Modern polar bears are partially descended from the now-extinct Irish brown bear, according to a recent study of the DNA of modern polar bears and of fossils from both ancient polar bears and ancient Irish bears. Modern polar bears are a threatened species as global warming has caused the sea ice to melt, hindering their access to the ocean to hunt seals. The new Current Biology study suggests that hybridization with brown bears does not “itself doom the polar bear,” though “threats from human activity could push the species over the edge,” as Graham Slater, an evolutionary biologist at UCLA who was not involved with the study, says in ScienceNOW.
Back in the last Ice Age, polar bears made their way to Ireland when the climate appears to have cooled. Meanwhile, Irish brown bears found their habitat disappearing and retreated to the coasts, where they encountered the polar bears. When the climate changed again, the bears retreated to their original habitats.
For the study, researchers analyzed genetic material from 242 bears in 14 different locations. Researchers included Daniel Bradley and Ceiridwen Edwards, geneticists at Trinity College Dublin, and Beth Shapiro, an evolutionary biologist at Pennsylvania State University, University Park:
Bradley, Edwards, Shapiro, and their colleagues sequenced part of a gene from the samples’ mitochondria, cellular components responsible for generating a cell’s energy. Billions of years ago, mitochondria were independent organisms, and they still retain some of their own genetic material, which passes from generation to generation in the egg but not the sperm. Because it’s inherited just from the mother, mitochondrial DNA reveals the history of the female lineage of a species.

→ **Brief A**:
Answer these questions from the article on polar bear ancestry, one line each:
(i) How many bears did researchers analyze, and from how many locations?
(ii) At which institution does Graham Slater work?
(iii) Mitochondrial DNA reveals the history of which lineage of a species?
→ **Brief B**: Write the next part of the article on polar bear ancestry, picking up after its final sentence about mitochondrial DNA.
The collected data plays no part in this work and can be ignored.

(Collected data)
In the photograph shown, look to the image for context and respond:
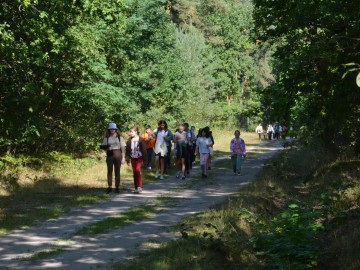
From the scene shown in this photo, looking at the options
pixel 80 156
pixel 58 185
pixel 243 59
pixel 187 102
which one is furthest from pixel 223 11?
pixel 58 185

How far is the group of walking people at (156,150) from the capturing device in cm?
1516

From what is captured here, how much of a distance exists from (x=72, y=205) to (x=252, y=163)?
1474 centimetres

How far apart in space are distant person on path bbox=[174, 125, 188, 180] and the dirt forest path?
148 inches

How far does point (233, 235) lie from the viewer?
8750 millimetres

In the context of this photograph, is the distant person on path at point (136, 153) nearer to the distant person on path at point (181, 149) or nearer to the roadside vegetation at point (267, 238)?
the distant person on path at point (181, 149)

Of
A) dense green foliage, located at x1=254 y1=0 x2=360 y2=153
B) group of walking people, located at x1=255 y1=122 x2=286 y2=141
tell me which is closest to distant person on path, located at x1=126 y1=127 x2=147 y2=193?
dense green foliage, located at x1=254 y1=0 x2=360 y2=153

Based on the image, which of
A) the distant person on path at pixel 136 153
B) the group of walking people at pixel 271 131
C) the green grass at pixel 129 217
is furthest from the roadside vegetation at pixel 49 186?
the group of walking people at pixel 271 131

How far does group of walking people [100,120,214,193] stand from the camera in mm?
15164

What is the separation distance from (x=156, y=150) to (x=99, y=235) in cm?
984

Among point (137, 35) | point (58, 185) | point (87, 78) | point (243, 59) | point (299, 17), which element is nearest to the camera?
point (299, 17)

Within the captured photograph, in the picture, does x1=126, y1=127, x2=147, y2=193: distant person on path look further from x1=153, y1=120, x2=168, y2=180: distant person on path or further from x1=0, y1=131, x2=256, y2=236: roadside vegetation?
x1=153, y1=120, x2=168, y2=180: distant person on path

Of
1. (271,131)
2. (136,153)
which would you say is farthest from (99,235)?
(271,131)

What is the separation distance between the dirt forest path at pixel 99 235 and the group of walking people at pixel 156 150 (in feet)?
2.77

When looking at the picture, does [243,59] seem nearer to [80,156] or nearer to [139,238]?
[80,156]
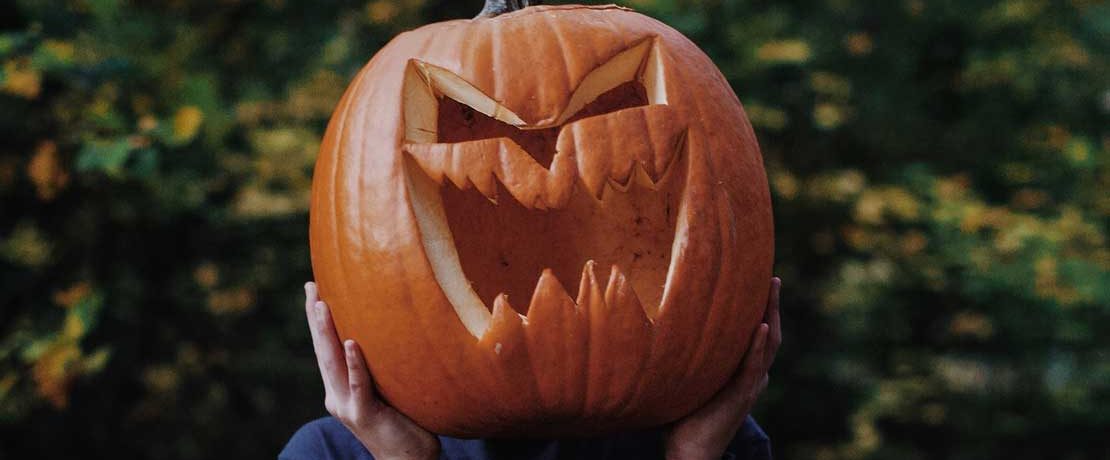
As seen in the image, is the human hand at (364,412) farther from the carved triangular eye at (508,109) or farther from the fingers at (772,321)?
the fingers at (772,321)

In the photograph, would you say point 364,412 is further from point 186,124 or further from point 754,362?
point 186,124

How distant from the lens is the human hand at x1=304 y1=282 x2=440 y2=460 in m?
1.48

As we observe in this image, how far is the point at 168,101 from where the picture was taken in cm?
282

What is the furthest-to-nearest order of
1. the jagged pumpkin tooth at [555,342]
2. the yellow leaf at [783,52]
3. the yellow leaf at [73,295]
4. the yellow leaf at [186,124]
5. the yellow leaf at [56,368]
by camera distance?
the yellow leaf at [783,52] < the yellow leaf at [73,295] < the yellow leaf at [56,368] < the yellow leaf at [186,124] < the jagged pumpkin tooth at [555,342]

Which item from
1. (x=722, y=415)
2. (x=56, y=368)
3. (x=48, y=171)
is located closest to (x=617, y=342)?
(x=722, y=415)

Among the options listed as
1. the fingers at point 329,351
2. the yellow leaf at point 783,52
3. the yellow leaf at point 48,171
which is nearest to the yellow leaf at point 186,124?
the yellow leaf at point 48,171

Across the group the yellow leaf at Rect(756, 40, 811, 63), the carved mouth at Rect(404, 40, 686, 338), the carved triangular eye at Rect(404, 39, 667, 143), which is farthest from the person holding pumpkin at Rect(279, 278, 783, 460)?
the yellow leaf at Rect(756, 40, 811, 63)

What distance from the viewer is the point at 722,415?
1539 mm

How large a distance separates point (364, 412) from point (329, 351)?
0.34 ft

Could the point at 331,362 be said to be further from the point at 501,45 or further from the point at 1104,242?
the point at 1104,242

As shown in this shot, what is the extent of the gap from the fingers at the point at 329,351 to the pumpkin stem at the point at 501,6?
1.62 feet

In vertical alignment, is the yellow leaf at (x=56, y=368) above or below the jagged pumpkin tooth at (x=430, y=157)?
below

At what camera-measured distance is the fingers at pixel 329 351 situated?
1.49 meters

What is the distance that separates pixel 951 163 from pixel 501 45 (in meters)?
2.98
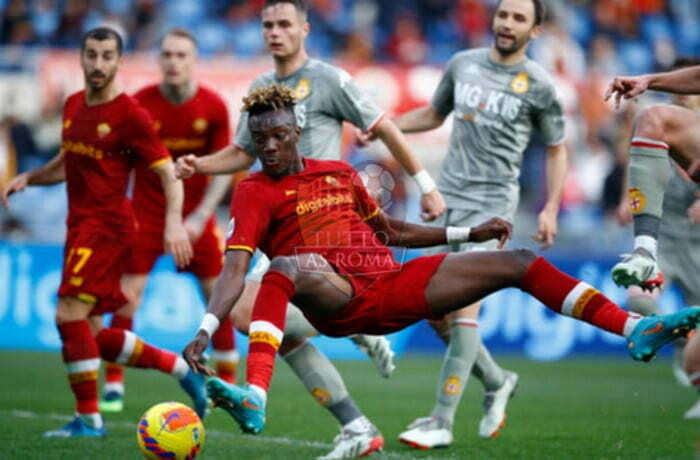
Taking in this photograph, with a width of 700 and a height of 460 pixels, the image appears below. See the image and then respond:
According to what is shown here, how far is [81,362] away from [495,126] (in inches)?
120

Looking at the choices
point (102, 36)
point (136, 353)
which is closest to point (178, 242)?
point (136, 353)

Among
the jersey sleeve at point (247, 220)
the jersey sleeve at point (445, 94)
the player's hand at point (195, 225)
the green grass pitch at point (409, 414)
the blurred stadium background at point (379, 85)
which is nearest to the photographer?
the jersey sleeve at point (247, 220)

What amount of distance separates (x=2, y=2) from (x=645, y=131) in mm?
14573

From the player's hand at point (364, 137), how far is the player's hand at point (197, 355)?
237cm

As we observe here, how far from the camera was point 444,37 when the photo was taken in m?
21.8

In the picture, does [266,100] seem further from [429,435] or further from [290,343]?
[429,435]

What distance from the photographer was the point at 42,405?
899 centimetres

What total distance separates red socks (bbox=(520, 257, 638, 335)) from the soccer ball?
171cm

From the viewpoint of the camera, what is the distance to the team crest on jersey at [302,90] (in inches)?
285

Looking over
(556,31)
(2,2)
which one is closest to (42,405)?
(2,2)

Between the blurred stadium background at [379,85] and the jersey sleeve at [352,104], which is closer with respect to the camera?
the jersey sleeve at [352,104]

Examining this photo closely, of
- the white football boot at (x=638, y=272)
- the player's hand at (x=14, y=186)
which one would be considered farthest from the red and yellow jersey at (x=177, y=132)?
the white football boot at (x=638, y=272)

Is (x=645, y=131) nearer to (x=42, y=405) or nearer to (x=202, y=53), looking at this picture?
(x=42, y=405)

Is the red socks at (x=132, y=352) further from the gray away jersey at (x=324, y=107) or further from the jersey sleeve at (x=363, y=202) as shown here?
the jersey sleeve at (x=363, y=202)
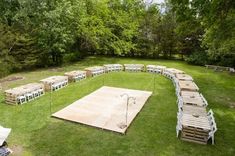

→ **Expected answer A**:
(i) 242 bears from 14 different locations
(ii) UCLA
(iii) The female lineage

→ **Expected answer B**:
By grouping the sequenced DNA pieces according to how similar they were, the researchers were able to reconstruct the bears’ past. They discovered that modern polar bear mitochondrial DNA was most similar to that of the extinct Irish brown bear. Thus modern polar bears come from Europe, not islands between Alaska and Siberia, as had been previously thought, Bradley, Edwards, Shapiro, and their colleagues report today in Current Biology. Extinct polar bears had different mitochondria.
As a Guardian write-up of the study points out, polar bears and brown bears are very different behaviorally. Polar bears are the world’s largest carnivores” and, being “expert swimmers,” they prey on seals. Brown bears live in the forests, are climbers and have a “varied omnivorous diet.” They also differ in color, skull shape, body size, teeth, and other traits, yet have mated successfully together when they’ve come into contact over the past 100,000 years.
Due to climate changes today, modern polar bears are again coming into contact with brown bears, in Canada and Alaska. As Andrew Whiteley, a geneticist at the University of Massachusetts, Amherst, points out, it’s not clear how quickly hybridization can occur. Indeed, the effects of interbreeding might be more negative and even detrimental than in the past. As it faces the loss of its habitat, the polar bear’s fate remains uncertain.